- Entries drawn from a collection:
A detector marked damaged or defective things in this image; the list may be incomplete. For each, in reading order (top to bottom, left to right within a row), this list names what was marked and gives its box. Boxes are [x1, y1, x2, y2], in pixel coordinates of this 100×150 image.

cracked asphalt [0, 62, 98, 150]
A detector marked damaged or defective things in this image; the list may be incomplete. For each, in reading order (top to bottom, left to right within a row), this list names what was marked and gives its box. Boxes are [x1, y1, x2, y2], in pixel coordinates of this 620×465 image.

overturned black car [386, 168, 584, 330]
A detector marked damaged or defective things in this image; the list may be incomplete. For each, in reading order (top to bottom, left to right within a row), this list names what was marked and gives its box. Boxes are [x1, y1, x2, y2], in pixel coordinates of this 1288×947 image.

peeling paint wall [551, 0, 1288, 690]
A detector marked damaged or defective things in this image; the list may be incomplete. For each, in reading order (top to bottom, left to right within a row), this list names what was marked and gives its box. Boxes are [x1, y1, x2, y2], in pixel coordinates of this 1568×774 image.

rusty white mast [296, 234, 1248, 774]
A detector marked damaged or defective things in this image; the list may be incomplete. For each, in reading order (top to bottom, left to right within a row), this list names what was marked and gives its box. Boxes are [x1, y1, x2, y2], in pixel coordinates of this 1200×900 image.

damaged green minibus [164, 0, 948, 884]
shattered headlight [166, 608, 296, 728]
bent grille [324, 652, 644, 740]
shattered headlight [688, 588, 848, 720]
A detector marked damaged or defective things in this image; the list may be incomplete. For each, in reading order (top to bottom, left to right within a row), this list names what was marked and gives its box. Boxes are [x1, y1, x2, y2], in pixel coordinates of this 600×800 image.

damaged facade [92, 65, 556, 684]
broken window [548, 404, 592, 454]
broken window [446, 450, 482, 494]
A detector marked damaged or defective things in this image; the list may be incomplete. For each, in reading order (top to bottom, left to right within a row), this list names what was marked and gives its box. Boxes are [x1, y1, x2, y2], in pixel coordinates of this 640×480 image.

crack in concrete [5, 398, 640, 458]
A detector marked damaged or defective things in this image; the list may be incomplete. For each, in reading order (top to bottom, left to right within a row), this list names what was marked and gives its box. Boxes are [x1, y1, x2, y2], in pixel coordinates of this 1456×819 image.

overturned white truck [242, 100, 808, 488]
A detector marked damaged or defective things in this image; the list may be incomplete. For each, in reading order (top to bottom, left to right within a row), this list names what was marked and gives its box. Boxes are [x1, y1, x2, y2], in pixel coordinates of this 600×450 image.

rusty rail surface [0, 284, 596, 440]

- THE REQUEST:
Copy out every one of the rows above word for word, changing nothing.

- EXERCISE OUTPUT:
A detector marked damaged or defective things in this image; the list may be incomplete. For each, in reading order (top to bottom, left to right within a row), this list names what was marked and gives its box. Boxes are [x1, y1, x2, y2], in pixel coordinates of this 100×150 image.

cracked asphalt [0, 62, 98, 150]
A detector marked damaged or defective things in this image; the list may be incomplete. For each, in reading order (top to bottom, left to right within a row), this list names what was marked and gives its box. Boxes are [x1, y1, x2, y2], in pixel coordinates of this 620×465 image.

overturned black car [386, 168, 584, 330]
A detector marked damaged or defective things in this image; the list may be incomplete. For each, in reading order (top to bottom, left to right within a row), this list names what was marked and gives its box. Boxes are [x1, y1, x2, y2], in pixel coordinates of this 1288×947 image.

peeling paint wall [551, 0, 1288, 690]
A detector marked damaged or defective things in this image; the list may be incomplete. For each, in reading order (top to bottom, left to right within a row), this list names what was marked and gives its box. Boxes are [x1, y1, x2, y2], in pixel coordinates of this 1568×774 image.

rusty white mast [296, 234, 1248, 774]
A detector marked damaged or defective things in this image; the list may be incomplete. For each, in reading order (top to bottom, left to right within a row), this list names what was marked and gives its box. Boxes are [x1, y1, x2, y2], in pixel coordinates of this 1200×900 image.

damaged green minibus [164, 0, 948, 884]
shattered headlight [166, 608, 296, 728]
bent grille [324, 652, 644, 740]
shattered headlight [688, 588, 848, 720]
A detector marked damaged or defective things in this image; the list may be incomplete. For each, in reading order (top to bottom, left to right within a row), this list names what was marked and gives its box. Boxes are [x1, y1, x2, y2], in pixel coordinates of this 600×800 image.

damaged facade [92, 65, 556, 684]
broken window [548, 404, 592, 454]
broken window [446, 450, 482, 494]
A detector marked damaged or defective things in this image; the list may be incomplete. For each, in reading order (top to bottom, left to right within a row), this list names what was marked and gives its box. Boxes are [x1, y1, x2, y2], in pixel coordinates of this 640×480 image.

crack in concrete [5, 398, 640, 458]
A detector marked damaged or defective things in this image; the list may be incomplete. For each, in reading order (top to bottom, left to right within a row), this list names what was marked and gives its box. Boxes are [x1, y1, x2, y2], in pixel coordinates of this 1456×819 image.

overturned white truck [242, 100, 808, 488]
A detector marked damaged or defective things in this image; the list may be incomplete. For each, in reading order (top to bottom, left to right within a row), this list names what was marked and gives its box. Boxes are [x1, y1, x2, y2], in pixel coordinates of this 600×450 image.

rusty rail surface [0, 284, 596, 440]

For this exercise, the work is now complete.